Tak hanya pemerintah yang diuntungkan, lonjakan harga komoditas juga menopang pertumbuhan ekonomi di wilayah-wilayah yang selama ini menjadi produsen utama komoditas. Sebut saja Kalimantan, Sumatera, Sulawesi, hingga Papua.

Sementara itu, seperti halnya negara lain, pada tahun ini Indonesia juga dihadapkan pada masalah pelik inflasi. Tekanan inflasi datang dari dua penyebab yang berbeda pada dua periode yang berbeda pula.

Pada awal tahun hingga pertengahan tahun 2022, tekanan inflasi datang dari kelompok harga bergejolak atau volatile. Sejumlah bahan pangan bergantian menjadi pemicu inflasi mulai dari minyak goreng, cabai, telur ayam ras, daging ayam ras, hingga beras.

Paling bikin kisruh adalah harga minyak goreng yang terus melambung dari awal tahun hingga Maret. Pada awal Maret, minyak goreng bahkan sempat “menghilang” dari pasaran dan harganya meroket hingga Rp60.000 per liter di sejumlah daerah.

Kebijakan minyak goreng yang bergonta-ganti menjadi penyebab melonjaknya harga komoditas tersebut. Komoditas lainnya yang juga meroket adalah cabai rawit yang harganya sempat menyentuh Rp100.000 per kg pada Juni-Juli silam.

Berlanjut pada periode September hingga akhir tahun, tekanan inflasi datang dari kelompok barang atau jasa yang harganya diatur pemerintah (administered price). Inflasi kelompok tersebut melonjak setelah pemerintah mengerek harga BBM subsidi di awal September.

BPS mencatat pada September 2022 terjadi inflasi sebesar 1,17% secara bulanan alias month on month (MoM). Level tersebut adalah yang tertinggi sejak Desember 2014.

Kepala BPS Margo Yuwono mengatakan, penyumbang inflasi bulan September adalah kenaikan harga BBM hingga tarif kendaraan online.

"Jika dilihat yang menyumbang inflasi pada bulan September ini di antaranya berasal dari kenaikan bensin, tarif angkutan dalam kota, beras, solar, tarif angkutan antar kota, tarif kendaraan online dan juga bahan bakar rumah tangga," ujar Margo dalam jumpa pers, Senin (3/10).

Lonjakan inflasi membuat Bank Indonesia (BI) mengerek suku bunga secara agresif. Setelah menaikkan suku bunga acuan sebesar 25 bps pada Agustus, bank sentral bertindak lebih agresif dengan menaikkan suku bunga acuan sebesar 150 bps, masing-masing 50 bps pada September, Oktober, dan November.

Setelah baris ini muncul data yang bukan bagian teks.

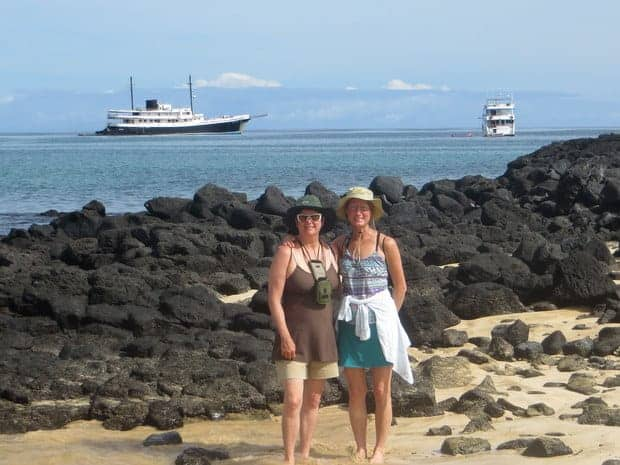 Two women smiling on the beach in the Galapagos with their small cruise ship in the background.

Dengan demikian, hingga November 2022, suku bunga acuan BI sudah dinaikkan sebesar 175 bps menjadi 5,25%. Kenaikan tersebut adalah yang paling agresif sejak 2005.

Kenaikan suku bunga berlanjut di Desember. Dalam Rapat Dewan Gubernur (RDG) pada 21-22 Desember, BI memutuskan kembali menaikan suku bunga acuan sebesar 25 basis poin menjadi 5,5%.

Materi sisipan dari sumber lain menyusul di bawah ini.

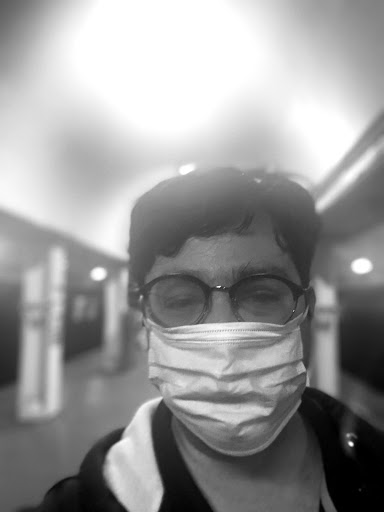 Greig Roselli wears a surgical mask while traveling on public transit in Chicago, Illinois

“Rapat Dewan Gubernur Bank Indonesia memutuskan untuk menaikkan BI 7 days reverse repo rate 25 bps jadi 5,50%,” kata Gubernur BI Perry Warjiyo dalam konferensi pers, Kamis (22/12).

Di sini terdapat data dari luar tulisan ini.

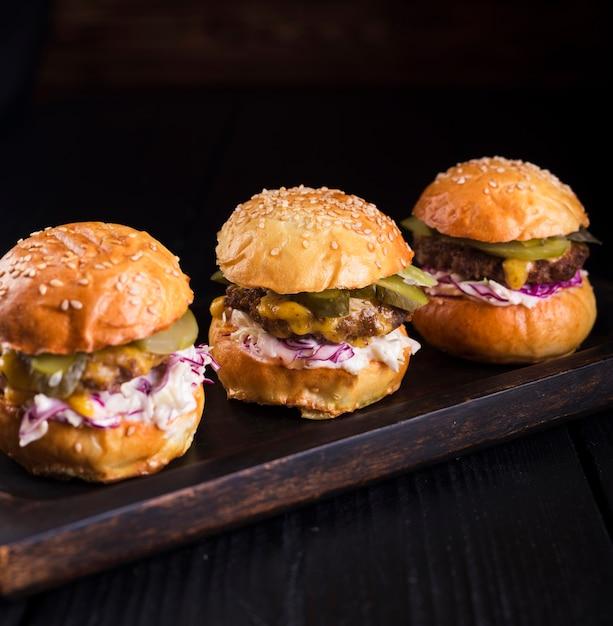 Набор вкусных гамбургеров на деревянной доске Бесплатные Фотографии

Langkah agresif bank sentral menaikkan suku bunga selain untuk menekan ekspektasi inflasi juga menjaga nilai tukar rupiah. Untuk diketahui, mata uang Garuda ambles sejak September dan menembus level psikologis Rp15.000 per dolar AS.

Gubernur BI mencatat, nilai tukar rupiah hingga 21 Desember 2022 terdepresiasi 8,56% year-to-date (ytd) dibandingkan level akhir 2021.

Meski begitu, Perry menilai depresiasi rupiah tersebut relatif lebih baik dibanding mata uang sejumlah negara di kawasan seperti China 8,96% (ytd) dan India 10,24% (ytd).

Ambruknya rupiah terutama disebabkan oleh derasnya aliran modal asing yang ke luar (capital outflow). Investor asing memilih meninggalkan pasar keuangan domestik dan membeli aset aman seperti dolar AS usai The Fed menaikkan suku bunga secara agresif.

Ekonom Senior BCA Barra Kukuh Mamia dalam laporan “Trade: It’s beginning to look a lot like global recession” pada 15 Desember lalu mengatakan, surplus perdagangan pada November 2022 yang cukup besar yaitu USD5,16 miliar tetap menjadi salah satu penopang bagi nilai tukar rupiah.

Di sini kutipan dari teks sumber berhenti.